_To do_: Restate exactly, and only, the lines from the one containing "body_size: 149" through the end of the entries, keeping both endpoints.

::::::::::

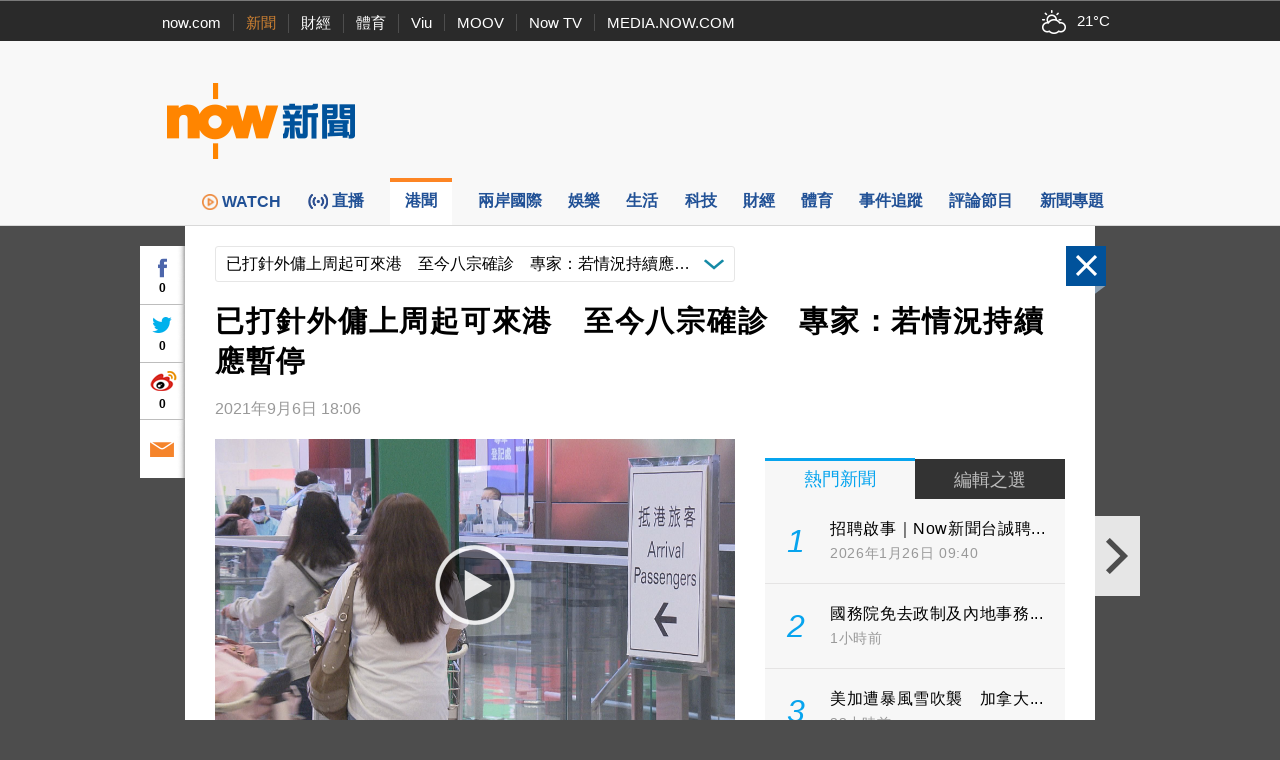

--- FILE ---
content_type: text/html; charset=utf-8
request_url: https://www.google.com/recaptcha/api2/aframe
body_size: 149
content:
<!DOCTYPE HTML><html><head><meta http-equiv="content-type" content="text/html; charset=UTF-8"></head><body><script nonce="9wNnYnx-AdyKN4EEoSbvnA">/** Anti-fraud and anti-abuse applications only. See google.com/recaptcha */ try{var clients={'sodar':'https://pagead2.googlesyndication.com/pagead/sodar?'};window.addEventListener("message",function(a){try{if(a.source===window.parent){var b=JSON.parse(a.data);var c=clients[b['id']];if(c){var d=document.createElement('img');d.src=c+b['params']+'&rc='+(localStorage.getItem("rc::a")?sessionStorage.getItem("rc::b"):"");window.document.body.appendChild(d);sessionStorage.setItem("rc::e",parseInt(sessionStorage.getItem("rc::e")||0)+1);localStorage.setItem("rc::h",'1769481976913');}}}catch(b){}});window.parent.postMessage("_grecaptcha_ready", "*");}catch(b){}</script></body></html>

::::::::::

_Your solution_:
body_size: 149
content:
<!DOCTYPE HTML><html><head><meta http-equiv="content-type" content="text/html; charset=UTF-8"></head><body><script nonce="9wNnYnx-AdyKN4EEoSbvnA">/** Anti-fraud and anti-abuse applications only. See google.com/recaptcha */ try{var clients={'sodar':'https://pagead2.googlesyndication.com/pagead/sodar?'};window.addEventListener("message",function(a){try{if(a.source===window.parent){var b=JSON.parse(a.data);var c=clients[b['id']];if(c){var d=document.createElement('img');d.src=c+b['params']+'&rc='+(localStorage.getItem("rc::a")?sessionStorage.getItem("rc::b"):"");window.document.body.appendChild(d);sessionStorage.setItem("rc::e",parseInt(sessionStorage.getItem("rc::e")||0)+1);localStorage.setItem("rc::h",'1769481976913');}}}catch(b){}});window.parent.postMessage("_grecaptcha_ready", "*");}catch(b){}</script></body></html>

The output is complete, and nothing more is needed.